Exercises:
[A] In the article about JMU's robotics lab, where is the revamped Robotics Lab located?
[B] Using the article about JMU's robotics lab, decide whether each statement agrees with it. Answer yes or no and quote the deciding words. (i) The Robotics minor can be registered for starting in fall 2013. (ii) Dr. Nathan Sprague has taught in JMU's Physics Department for two years. (iii) Robotics has grown exponentially over the last two decades.
[C] Continue the article about JMU's new robotics lab, starting after its last paragraph.

Passage shown:
JMU Revamps Lab for New Minor
By: Hannah Austin
Posted: April 8, 2013
A baby humanoid robot that slowly learns language; aquatic robots capable of repairing coral reef damage; a chameleon robot that changes color to blend in with its surroundings – although these may sound like plot points from a science fiction movie, they are actually recent news headlines. Technological developments have allowed the field of robotics to grow exponentially over the last two decades, and today many employment opportunities exist for graduates who are interested in “building robots.” James Madison University has also experienced increased robotic activity in recent years, leading them to establish an inter-disciplinary Robotics minor, available for registration in fall 2013. With the new collaborative minor comes a need for shared space and access to resources across disciplines, and plans are currently underway for a revamped “Robotics Lab,” located on the second floor of the Health and Human Services building.
Dr. Nathan Sprague has been teaching in the Computer Science Department at JMU for two years, and explained the necessity of a shared lab: “The original idea was that it would be beneficial to have different departments – Computer Science, Physics, Mathematics, Engineering, and ISAT – interacting and cooperating on robotic projects. There was already so much scattered robotic activity going on at JMU that we needed to find a way to bring it all together, to share knowledge, ideas, and resources.”

Data block:

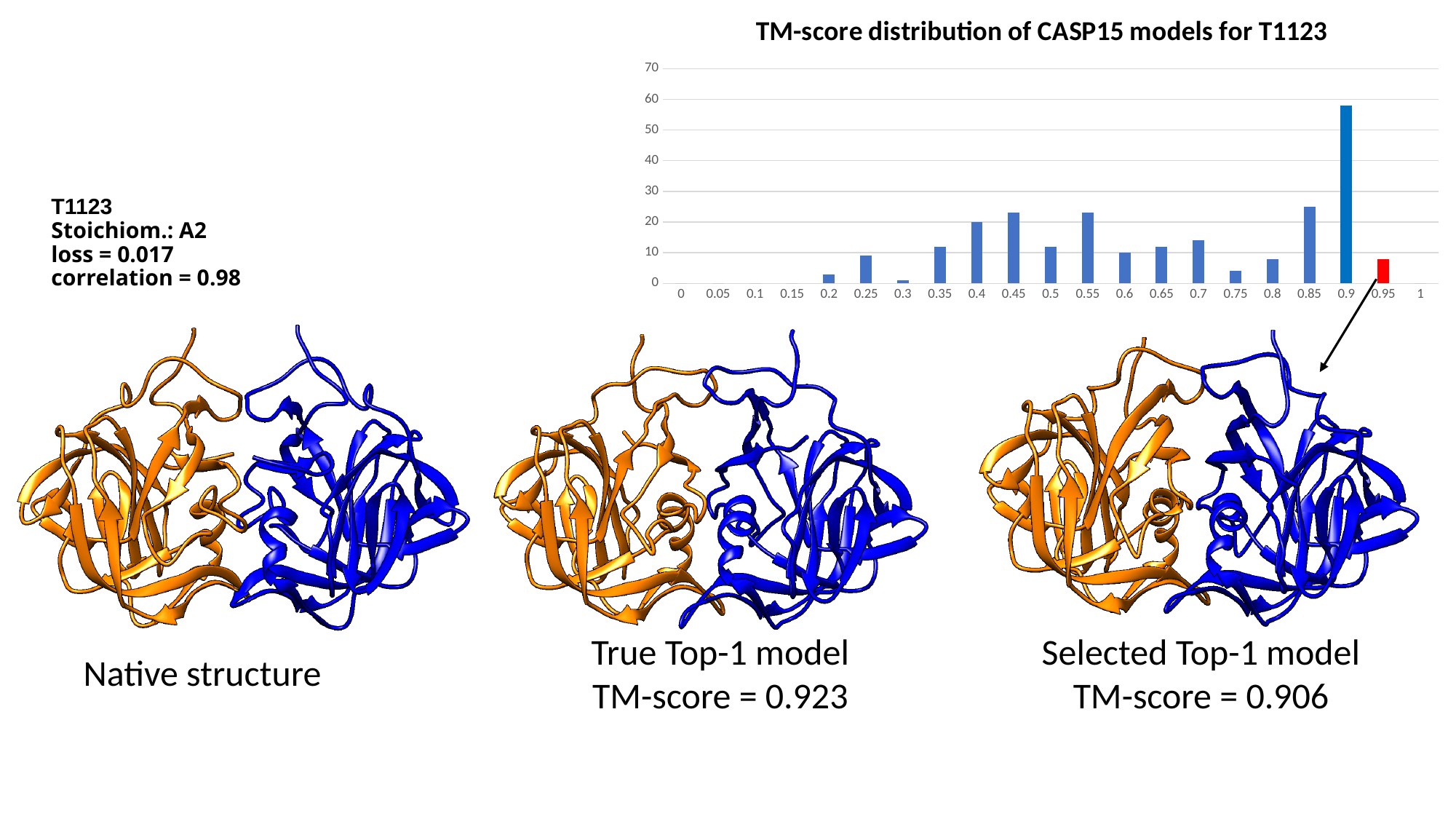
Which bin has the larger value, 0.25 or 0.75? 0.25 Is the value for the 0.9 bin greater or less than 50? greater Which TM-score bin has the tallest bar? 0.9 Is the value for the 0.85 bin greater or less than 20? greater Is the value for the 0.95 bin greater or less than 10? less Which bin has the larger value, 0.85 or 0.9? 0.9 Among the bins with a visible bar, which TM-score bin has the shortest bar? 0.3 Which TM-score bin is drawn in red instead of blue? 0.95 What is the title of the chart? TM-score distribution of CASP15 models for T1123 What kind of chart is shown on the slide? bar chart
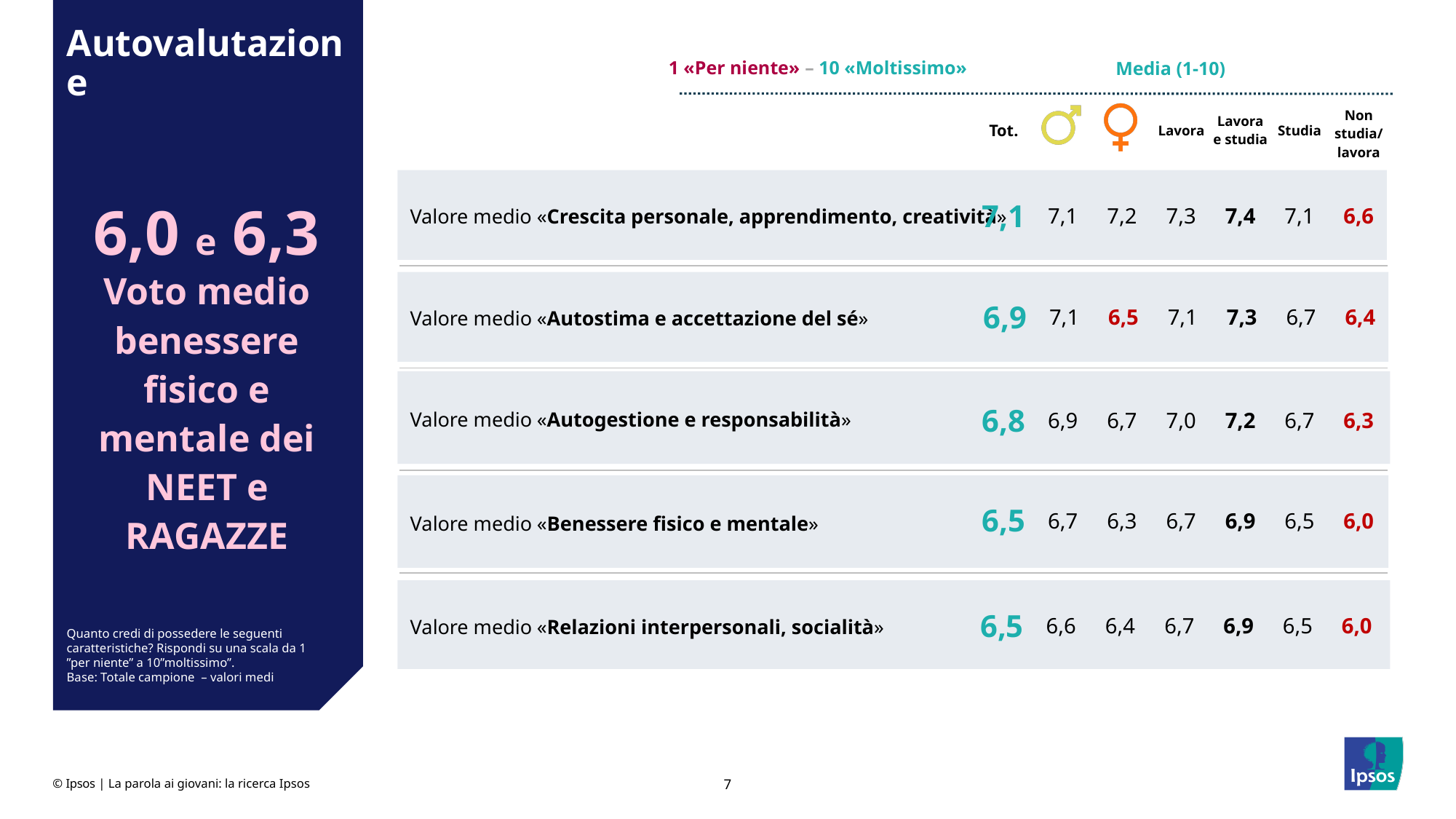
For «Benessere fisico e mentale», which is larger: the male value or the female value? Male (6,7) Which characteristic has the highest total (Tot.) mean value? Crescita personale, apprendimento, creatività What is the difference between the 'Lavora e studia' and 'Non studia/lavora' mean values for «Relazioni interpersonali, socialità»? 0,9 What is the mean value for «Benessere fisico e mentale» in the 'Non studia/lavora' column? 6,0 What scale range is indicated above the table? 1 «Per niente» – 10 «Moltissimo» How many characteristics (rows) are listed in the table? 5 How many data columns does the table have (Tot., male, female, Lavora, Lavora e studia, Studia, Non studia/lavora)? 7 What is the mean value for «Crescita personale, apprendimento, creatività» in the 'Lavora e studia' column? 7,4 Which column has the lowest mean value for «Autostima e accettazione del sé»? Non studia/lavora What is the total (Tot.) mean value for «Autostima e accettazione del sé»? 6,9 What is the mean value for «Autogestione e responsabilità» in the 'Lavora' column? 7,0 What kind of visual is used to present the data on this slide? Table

Answers for each item:
[A] It is on the second floor of the Health and Human Services building.

[B]
(i) Yes: "available for registration in fall 2013."
(ii) No: "has been teaching in the Computer Science Department at JMU for two years."
(iii) Yes: "allowed the field of robotics to grow exponentially over the last two decades."

[C]
The room currently used for various robotic activities – originally built for the Nursing Department – will require modifications to fully support its new role. While a robotics lab does not need the multiple hand-sinks or outlets for gas now found on site, renovations are still being planned. Also still under deliberation are the types of resources that will be found within the room. The lab was originally outfitted with a gifted assortment of basic materials from the Science Applications International Corporation, most of which has already been used by the three groups who currently use the space: existing robotics students, the JMU Robotics Club, and Engineering seniors who are working on capstone projects.
The Robotics minor will be available for declaration in fall 2013, but some students have already begun working towards projected curriculum requirements. Sprague is currently teaching a pilot class called CS 480: Autonomous Robots, which will be one of two core courses for the Robotics minor. His course objectives focus on software and programming robots to be intelligent, while the second core course, PHYS 386: Robotic Structure and Theory, is concerned with the actual hard wiring of robots.
The class shares many of its materials with the JMU Robotics Club, a group that gathers every Monday night at 6pm to network, share knowledge, and practice their programming skills.
Senior Computer Science major Glenn Barker has been a part of the club for two semesters, and explained, “We use pre-designed robotics kits and put them together ourselves, so we don’t do a whole lot of ‘putting together circuits.’ Our focus is centered in what we can program the robots to do, rather than designing new ones. In many computer science classes, student projects exist in their own little world, designed to do exactly one type of thing within a specific set of parameters. Robotics allows you to break out of that and actually program in the physical world.”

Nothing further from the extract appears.